READING PASSAGE =
The Evangelical Universalist Forum

The dilemma of evil

I just found this interesting

" 113. Since God never sins, how can He possibly create evil?

When we say that God creates evil we are simply quoting from the Word of God (Isa.45:7), and that, too, from the Authorized Version. Nevertheless the statement has been termed nothing less than a “shocking blasphemy.” To substantiate this charge the phrase has been changed, and we are represented as having said that “God is the Author of sin .”

This leads us to restate, with all the emphasis possible, a most important but much neglected principle: When God uses two distinct terms, He has two distinct meanings . God has never said that He created sin. So we, too, refrain from doing so. Sin is lawlessness (1 John 3:4). As God is the Lawgiver, He is not under any law, but is above His own enactments. When He does that which would be sin in man, it is no longer sin. He kills (Deut.32:39). If we should do this it would be a grievous sin. If the state does it it is lawful. When God does it, it is far removed from sin. From this we can see that God is not a man and must not be judged by human standards. Sin, as we have said, is lawlessness. Its most graphic definition in the Hebrew is found in Judges 20:16, where "seven hundred left-handed men could sling stones at a hair breadth and not miss " or sin , for it is the same word. God never misses the mark; He never sins.

We may illustrate this by the most flagrant sin which man has ever committed–the murder of the Son of God. We know that they killed the Inaugurator of Life (Acts 3:15) with lawless hands (Acts 2:23). Yet He was smitten of God . Yahweh desired to crush Him, and caused Him to be wounded (Isa.53:4,10). They were but carrying out what God’s hand and counsel designated beforehand to occur (Acts 4:28). The very act of God which puts away sin, was man’s most grievous sin. The act was the same, but the actors were different in rank and motive and object. What God does is right because He is God and because His motives are divine and His object blessing . The murder of God’s Son, apart from His resurrection, would have been the greatest calamity in the universe. But, unlike man, God was able, not only to kill, but to make alive again.

GIVEN INSTRUCTION A =
Answer these questions about the passage on the dilemma of evil:
(i) Which verse is quoted as the source for saying that God creates evil?
(ii) Which verse is given for the statement that sin is lawlessness?
(iii) According to Judges 20:16, how many left-handed men could sling stones at a hair breadth?
GIVEN INSTRUCTION B = Return everything from "We may illustrate" down to "make alive again." in the passage on the dilemma of evil, copied word for word.
This data comes from a separate source.

Spatial reasoning data:
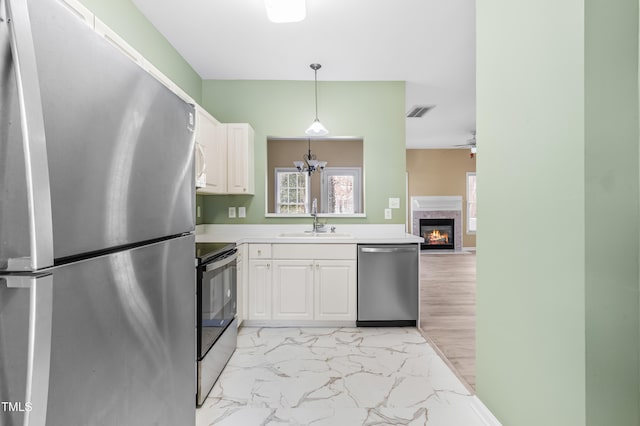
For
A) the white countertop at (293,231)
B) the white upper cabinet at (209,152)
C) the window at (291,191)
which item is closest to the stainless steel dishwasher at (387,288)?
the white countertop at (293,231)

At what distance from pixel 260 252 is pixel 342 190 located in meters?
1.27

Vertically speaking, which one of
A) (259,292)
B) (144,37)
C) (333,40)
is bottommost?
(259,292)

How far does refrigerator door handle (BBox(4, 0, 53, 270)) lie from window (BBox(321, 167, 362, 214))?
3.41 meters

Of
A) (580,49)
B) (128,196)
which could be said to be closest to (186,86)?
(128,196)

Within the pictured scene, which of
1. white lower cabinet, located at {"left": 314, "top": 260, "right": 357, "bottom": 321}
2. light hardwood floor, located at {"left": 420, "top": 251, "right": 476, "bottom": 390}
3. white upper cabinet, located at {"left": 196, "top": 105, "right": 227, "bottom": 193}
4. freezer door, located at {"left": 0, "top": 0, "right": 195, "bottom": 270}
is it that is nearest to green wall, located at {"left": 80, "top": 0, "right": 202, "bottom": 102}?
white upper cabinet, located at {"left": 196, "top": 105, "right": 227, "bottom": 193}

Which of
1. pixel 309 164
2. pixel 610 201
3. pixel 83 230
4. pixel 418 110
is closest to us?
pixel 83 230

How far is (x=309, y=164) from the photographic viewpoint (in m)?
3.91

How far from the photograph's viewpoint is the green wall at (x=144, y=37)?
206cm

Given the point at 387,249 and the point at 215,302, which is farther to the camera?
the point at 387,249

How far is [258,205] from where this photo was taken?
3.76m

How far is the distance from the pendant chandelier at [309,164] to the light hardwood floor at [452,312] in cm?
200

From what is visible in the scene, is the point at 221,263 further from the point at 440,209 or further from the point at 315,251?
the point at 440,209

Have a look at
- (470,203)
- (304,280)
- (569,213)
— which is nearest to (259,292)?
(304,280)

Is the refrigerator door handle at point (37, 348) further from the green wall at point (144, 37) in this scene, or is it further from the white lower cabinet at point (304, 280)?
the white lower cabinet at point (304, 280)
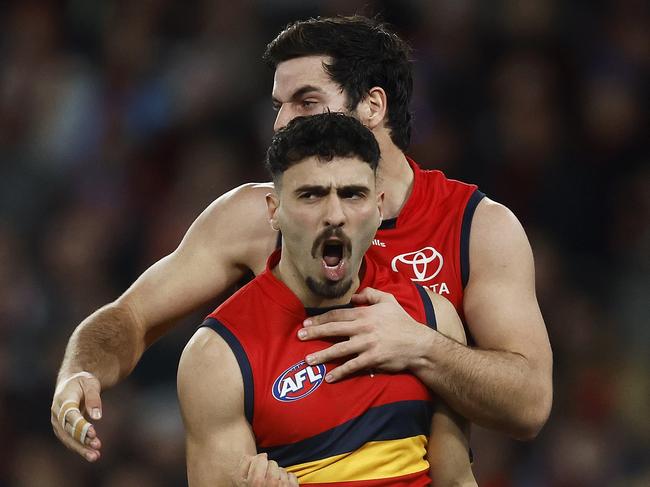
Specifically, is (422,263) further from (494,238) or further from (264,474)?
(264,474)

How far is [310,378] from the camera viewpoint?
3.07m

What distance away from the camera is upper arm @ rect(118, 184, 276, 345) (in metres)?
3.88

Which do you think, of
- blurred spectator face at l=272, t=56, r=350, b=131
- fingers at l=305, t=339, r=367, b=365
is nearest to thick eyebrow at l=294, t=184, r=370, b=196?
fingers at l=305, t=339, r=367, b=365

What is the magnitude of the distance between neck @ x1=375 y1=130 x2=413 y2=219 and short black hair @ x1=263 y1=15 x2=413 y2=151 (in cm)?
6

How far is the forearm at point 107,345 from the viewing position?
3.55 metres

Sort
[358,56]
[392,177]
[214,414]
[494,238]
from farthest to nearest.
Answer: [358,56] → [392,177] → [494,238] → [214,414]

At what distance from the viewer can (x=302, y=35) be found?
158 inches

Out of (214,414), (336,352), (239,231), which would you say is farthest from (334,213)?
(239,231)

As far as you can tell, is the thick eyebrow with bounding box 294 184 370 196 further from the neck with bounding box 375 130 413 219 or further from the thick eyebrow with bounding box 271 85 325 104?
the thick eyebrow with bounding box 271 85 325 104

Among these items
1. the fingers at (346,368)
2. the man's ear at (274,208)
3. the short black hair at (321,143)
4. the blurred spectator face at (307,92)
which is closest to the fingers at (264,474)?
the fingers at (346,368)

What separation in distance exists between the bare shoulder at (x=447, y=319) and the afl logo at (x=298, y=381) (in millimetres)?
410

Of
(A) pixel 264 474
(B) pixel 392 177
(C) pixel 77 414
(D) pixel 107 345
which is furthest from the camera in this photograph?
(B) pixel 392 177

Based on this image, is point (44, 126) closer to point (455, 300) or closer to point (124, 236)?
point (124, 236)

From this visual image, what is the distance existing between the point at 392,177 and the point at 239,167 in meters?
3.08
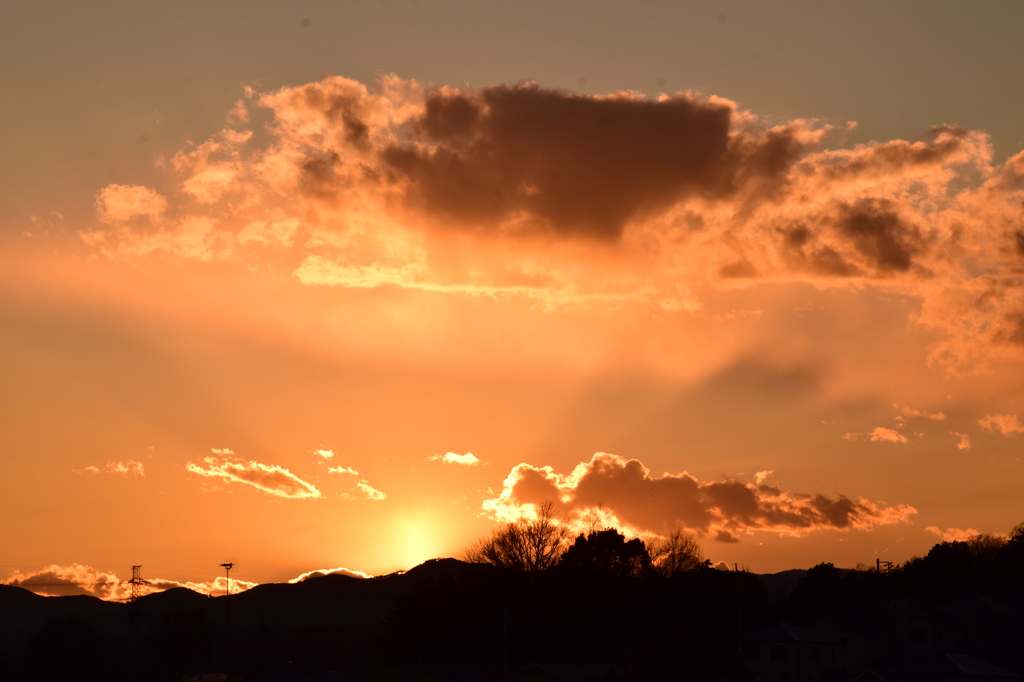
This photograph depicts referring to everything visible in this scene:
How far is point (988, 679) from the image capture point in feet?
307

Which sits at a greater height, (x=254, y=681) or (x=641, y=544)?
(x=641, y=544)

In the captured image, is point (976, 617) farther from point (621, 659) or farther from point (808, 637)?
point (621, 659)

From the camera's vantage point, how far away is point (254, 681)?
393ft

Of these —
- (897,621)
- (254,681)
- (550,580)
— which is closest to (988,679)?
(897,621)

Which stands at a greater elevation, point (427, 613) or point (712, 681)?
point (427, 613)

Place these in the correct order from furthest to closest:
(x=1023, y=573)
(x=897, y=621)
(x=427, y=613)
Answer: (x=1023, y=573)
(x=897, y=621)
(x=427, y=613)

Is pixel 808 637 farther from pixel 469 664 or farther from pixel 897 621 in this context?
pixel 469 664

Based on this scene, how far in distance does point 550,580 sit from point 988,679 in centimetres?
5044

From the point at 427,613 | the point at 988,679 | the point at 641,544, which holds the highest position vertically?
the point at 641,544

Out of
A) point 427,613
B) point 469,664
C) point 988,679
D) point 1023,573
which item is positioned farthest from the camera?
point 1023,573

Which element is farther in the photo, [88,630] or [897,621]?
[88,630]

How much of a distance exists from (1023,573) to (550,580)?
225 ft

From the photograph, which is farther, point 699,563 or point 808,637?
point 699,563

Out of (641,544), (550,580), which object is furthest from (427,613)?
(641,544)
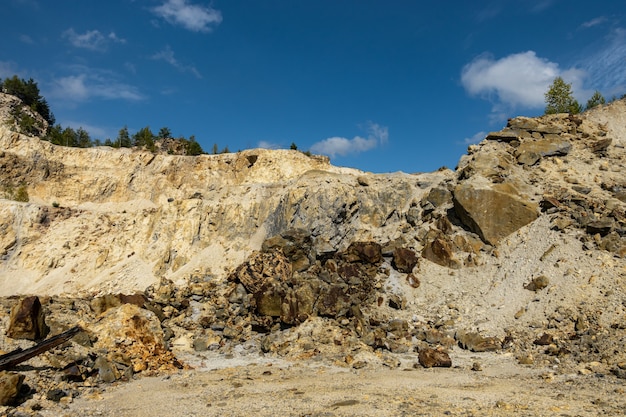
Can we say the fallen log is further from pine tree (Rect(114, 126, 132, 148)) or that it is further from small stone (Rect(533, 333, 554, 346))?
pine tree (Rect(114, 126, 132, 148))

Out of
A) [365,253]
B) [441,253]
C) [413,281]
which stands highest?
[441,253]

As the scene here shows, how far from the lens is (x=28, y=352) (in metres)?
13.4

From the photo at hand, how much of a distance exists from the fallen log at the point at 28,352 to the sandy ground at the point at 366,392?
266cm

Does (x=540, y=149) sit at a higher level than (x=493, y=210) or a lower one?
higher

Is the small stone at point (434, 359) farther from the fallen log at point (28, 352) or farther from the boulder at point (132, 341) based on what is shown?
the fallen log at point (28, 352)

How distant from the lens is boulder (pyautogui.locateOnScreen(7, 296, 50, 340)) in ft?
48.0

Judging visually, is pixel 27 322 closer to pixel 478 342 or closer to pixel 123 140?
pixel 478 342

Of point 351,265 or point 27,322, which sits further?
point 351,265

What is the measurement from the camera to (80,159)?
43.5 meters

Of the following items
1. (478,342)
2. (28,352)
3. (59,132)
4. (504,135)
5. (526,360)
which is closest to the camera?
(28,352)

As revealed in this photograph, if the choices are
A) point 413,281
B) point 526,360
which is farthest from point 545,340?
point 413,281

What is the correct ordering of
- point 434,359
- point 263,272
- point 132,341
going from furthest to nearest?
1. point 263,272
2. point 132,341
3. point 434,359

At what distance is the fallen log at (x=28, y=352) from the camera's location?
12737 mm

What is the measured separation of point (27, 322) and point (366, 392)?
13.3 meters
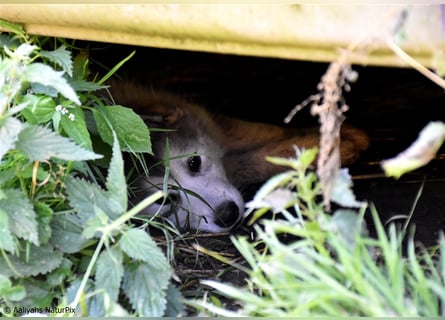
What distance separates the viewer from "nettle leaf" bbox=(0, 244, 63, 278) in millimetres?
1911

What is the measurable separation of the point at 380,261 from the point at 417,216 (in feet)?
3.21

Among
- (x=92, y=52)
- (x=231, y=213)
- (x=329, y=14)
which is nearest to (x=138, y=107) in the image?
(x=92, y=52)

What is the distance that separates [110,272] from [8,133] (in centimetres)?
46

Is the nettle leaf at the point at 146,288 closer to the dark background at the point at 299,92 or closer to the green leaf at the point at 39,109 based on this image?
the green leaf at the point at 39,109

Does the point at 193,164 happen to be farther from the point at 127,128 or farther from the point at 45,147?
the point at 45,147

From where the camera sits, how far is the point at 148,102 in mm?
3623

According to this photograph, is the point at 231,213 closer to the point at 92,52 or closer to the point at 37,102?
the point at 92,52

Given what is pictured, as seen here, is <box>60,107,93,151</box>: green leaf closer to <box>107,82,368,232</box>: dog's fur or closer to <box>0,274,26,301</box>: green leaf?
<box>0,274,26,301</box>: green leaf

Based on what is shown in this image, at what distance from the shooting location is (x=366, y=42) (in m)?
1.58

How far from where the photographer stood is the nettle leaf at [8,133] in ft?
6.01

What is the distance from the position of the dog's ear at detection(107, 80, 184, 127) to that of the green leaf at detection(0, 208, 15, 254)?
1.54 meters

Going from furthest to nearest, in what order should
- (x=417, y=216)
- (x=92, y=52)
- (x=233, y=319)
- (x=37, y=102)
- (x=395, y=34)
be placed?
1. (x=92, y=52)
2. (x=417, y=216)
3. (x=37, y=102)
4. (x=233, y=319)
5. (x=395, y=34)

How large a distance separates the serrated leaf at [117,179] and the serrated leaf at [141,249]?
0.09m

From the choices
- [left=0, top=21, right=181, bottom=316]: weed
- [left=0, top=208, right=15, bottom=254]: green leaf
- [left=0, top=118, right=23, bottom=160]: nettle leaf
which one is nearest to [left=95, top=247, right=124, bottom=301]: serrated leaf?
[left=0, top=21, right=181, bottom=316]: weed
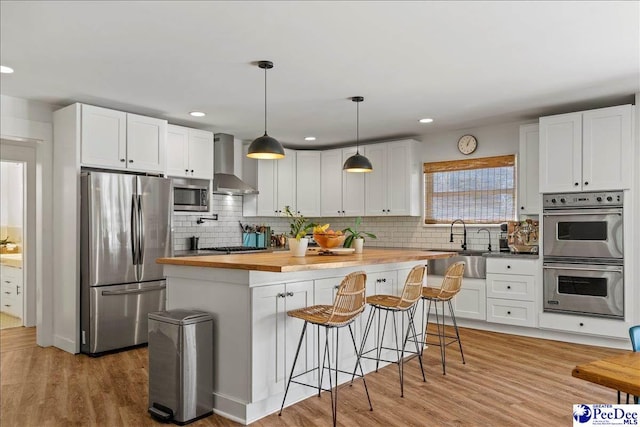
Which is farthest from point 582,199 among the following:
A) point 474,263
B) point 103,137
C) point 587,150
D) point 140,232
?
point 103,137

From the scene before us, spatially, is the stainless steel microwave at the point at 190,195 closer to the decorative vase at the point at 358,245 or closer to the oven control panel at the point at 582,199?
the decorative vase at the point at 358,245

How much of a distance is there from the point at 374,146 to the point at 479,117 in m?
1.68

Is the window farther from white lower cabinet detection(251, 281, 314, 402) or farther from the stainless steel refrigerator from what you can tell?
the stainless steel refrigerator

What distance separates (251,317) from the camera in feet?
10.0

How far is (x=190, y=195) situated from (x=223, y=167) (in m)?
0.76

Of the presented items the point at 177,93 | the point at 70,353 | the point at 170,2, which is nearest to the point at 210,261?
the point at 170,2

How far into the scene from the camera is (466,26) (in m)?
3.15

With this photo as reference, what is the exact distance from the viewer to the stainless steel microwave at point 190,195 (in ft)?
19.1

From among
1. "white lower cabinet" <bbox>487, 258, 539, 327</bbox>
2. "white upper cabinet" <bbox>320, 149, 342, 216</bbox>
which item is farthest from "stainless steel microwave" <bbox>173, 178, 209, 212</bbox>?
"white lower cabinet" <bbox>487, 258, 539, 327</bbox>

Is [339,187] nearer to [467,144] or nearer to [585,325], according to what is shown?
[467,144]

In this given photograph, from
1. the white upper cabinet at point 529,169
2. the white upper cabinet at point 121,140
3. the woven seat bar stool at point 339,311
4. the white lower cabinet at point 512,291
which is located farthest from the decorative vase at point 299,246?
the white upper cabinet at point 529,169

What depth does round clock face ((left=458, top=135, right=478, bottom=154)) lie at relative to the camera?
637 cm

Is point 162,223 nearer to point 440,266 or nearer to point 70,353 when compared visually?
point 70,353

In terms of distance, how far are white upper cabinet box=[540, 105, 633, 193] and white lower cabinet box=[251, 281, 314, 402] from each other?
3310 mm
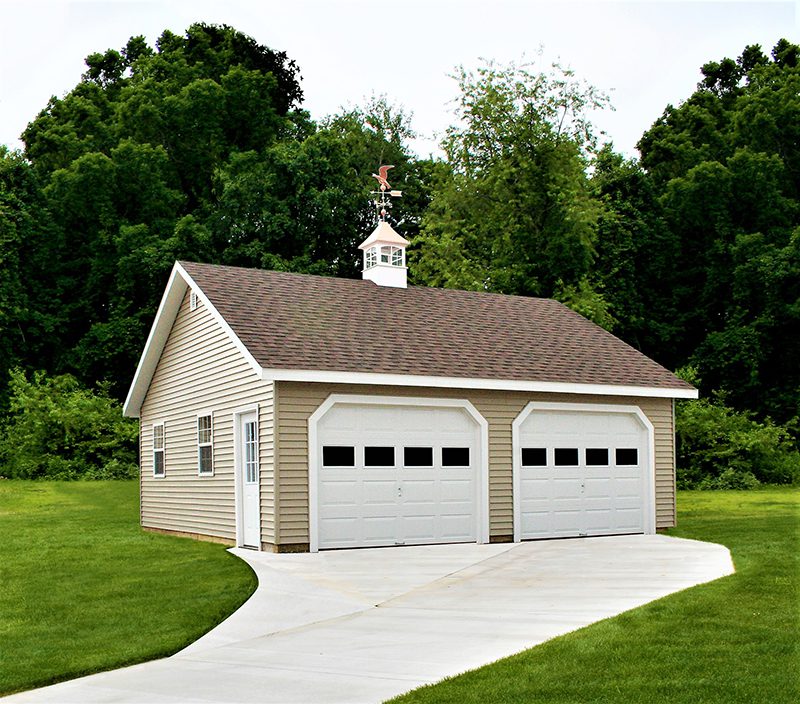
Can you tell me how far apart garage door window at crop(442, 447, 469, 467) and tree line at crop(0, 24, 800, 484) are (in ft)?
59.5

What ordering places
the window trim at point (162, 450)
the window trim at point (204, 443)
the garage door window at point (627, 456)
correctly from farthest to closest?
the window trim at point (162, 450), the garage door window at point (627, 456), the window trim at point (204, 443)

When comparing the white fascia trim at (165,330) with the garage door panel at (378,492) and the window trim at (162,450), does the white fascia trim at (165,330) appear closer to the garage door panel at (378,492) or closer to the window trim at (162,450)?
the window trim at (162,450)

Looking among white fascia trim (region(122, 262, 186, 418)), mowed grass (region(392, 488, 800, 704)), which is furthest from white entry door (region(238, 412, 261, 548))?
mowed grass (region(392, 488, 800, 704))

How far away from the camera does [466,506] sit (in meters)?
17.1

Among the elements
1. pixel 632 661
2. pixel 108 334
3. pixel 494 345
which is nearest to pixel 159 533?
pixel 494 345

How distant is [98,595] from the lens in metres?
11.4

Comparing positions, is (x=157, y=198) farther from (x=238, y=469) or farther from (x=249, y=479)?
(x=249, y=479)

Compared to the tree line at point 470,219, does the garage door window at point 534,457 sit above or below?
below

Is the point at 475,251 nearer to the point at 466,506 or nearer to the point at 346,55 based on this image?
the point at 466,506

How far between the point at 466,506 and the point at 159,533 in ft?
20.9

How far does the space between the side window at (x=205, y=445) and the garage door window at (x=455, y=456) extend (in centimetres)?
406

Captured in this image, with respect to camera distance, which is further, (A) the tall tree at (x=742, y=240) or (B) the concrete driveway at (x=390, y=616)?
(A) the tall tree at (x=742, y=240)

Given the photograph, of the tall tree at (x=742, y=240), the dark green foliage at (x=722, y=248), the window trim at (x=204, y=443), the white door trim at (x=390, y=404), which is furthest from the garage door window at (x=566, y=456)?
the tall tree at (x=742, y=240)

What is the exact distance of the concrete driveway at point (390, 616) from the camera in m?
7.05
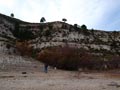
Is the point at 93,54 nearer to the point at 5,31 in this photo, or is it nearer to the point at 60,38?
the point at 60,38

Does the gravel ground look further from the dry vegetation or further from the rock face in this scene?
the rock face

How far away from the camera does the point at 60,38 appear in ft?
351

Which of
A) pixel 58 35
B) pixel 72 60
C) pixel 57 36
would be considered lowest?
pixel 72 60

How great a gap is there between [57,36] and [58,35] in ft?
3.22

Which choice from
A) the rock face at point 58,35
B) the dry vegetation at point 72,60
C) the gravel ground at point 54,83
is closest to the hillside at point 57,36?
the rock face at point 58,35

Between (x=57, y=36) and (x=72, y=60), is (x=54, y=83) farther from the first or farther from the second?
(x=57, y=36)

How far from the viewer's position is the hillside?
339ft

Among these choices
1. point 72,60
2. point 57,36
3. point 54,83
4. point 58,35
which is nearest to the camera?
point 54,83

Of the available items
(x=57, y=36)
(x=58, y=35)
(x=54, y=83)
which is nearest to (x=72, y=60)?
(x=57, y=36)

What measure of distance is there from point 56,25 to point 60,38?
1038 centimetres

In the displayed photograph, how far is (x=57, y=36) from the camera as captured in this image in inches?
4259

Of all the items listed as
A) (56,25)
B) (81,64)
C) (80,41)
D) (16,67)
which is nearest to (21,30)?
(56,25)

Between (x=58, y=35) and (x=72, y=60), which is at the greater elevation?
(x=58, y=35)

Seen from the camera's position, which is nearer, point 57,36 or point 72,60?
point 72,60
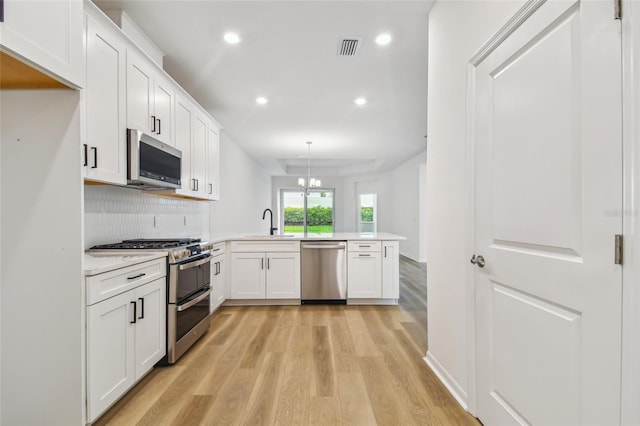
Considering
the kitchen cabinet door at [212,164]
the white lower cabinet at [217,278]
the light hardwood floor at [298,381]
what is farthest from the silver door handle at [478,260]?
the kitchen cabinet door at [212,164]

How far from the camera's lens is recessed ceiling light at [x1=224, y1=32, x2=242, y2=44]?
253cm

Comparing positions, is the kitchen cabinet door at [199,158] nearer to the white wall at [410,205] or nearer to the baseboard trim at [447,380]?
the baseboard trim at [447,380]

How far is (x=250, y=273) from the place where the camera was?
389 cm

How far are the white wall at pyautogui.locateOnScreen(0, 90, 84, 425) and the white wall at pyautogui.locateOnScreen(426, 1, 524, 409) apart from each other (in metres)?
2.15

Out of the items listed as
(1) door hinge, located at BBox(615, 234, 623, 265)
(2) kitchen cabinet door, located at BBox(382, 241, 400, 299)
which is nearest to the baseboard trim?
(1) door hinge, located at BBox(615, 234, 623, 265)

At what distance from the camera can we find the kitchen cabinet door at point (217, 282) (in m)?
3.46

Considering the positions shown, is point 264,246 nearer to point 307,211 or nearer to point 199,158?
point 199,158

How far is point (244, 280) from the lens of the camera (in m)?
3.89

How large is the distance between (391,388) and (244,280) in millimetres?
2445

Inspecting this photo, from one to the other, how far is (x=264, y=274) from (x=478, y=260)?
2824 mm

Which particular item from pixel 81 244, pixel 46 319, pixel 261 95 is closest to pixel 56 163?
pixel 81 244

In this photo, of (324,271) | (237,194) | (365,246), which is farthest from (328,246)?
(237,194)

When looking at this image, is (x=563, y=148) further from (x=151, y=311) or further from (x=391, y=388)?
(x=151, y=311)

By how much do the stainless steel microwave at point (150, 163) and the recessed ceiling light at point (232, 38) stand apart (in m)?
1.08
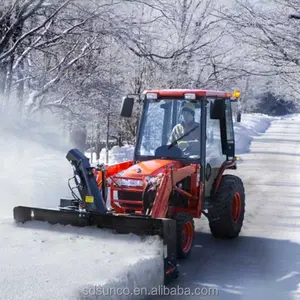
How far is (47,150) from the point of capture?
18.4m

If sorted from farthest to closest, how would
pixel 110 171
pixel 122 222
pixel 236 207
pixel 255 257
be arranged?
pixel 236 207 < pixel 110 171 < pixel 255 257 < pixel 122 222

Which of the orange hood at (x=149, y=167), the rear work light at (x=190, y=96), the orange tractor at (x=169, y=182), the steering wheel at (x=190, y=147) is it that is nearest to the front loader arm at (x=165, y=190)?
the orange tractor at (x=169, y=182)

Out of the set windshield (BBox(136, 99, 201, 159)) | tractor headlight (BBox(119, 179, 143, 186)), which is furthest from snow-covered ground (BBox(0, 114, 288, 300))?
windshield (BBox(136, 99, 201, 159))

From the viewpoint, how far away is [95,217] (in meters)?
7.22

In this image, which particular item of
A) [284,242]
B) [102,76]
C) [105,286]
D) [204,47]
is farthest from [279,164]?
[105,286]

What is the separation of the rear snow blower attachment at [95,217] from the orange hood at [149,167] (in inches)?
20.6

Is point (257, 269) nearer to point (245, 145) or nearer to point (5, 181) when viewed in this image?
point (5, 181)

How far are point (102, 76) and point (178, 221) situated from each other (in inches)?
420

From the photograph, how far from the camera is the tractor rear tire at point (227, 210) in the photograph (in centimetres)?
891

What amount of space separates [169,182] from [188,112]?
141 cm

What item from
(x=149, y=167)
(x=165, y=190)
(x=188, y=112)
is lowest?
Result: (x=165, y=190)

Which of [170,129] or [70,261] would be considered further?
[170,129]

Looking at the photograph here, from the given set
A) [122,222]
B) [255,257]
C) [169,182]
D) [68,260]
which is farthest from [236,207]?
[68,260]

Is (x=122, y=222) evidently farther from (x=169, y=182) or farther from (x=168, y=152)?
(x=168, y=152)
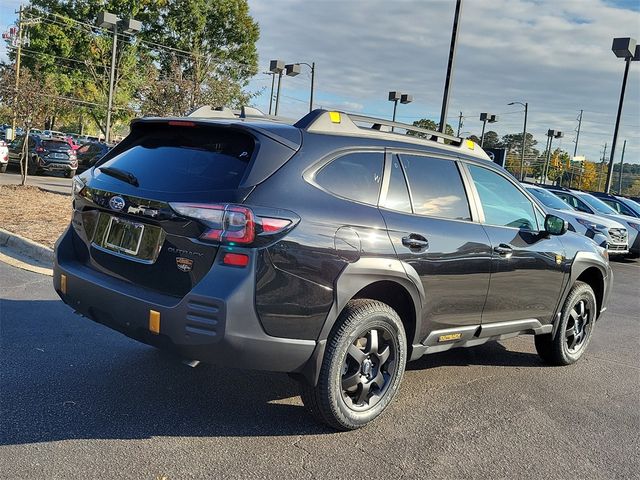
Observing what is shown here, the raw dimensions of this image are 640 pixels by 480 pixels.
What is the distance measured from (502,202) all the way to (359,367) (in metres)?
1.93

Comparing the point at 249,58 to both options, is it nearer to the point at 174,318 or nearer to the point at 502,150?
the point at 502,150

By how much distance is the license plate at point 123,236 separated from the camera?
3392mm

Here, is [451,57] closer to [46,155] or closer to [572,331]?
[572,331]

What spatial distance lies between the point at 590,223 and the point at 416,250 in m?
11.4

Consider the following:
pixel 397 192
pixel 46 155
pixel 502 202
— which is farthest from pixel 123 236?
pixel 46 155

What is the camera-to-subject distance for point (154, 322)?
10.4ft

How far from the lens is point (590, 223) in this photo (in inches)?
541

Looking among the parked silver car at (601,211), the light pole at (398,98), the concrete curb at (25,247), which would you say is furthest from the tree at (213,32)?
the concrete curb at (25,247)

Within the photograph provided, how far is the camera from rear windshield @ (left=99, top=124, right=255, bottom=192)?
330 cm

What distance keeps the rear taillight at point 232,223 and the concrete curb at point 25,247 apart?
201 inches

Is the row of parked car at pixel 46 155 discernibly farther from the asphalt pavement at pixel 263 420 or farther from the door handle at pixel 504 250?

EXPECTED ANSWER A =
(i) Isa.45:7
(ii) 1 John 3:4
(iii) Seven hundred

EXPECTED ANSWER B =
We may illustrate this by the most flagrant sin which man has ever committed–the murder of the Son of God. We know that they killed the Inaugurator of Life (Acts 3:15) with lawless hands (Acts 2:23). Yet He was smitten of God . Yahweh desired to crush Him, and caused Him to be wounded (Isa.53:4,10). They were but carrying out what God’s hand and counsel designated beforehand to occur (Acts 4:28). The very act of God which puts away sin, was man’s most grievous sin. The act was the same, but the actors were different in rank and motive and object. What God does is right because He is God and because His motives are divine and His object blessing . The murder of God’s Son, apart from His resurrection, would have been the greatest calamity in the universe. But, unlike man, God was able, not only to kill, but to make alive again.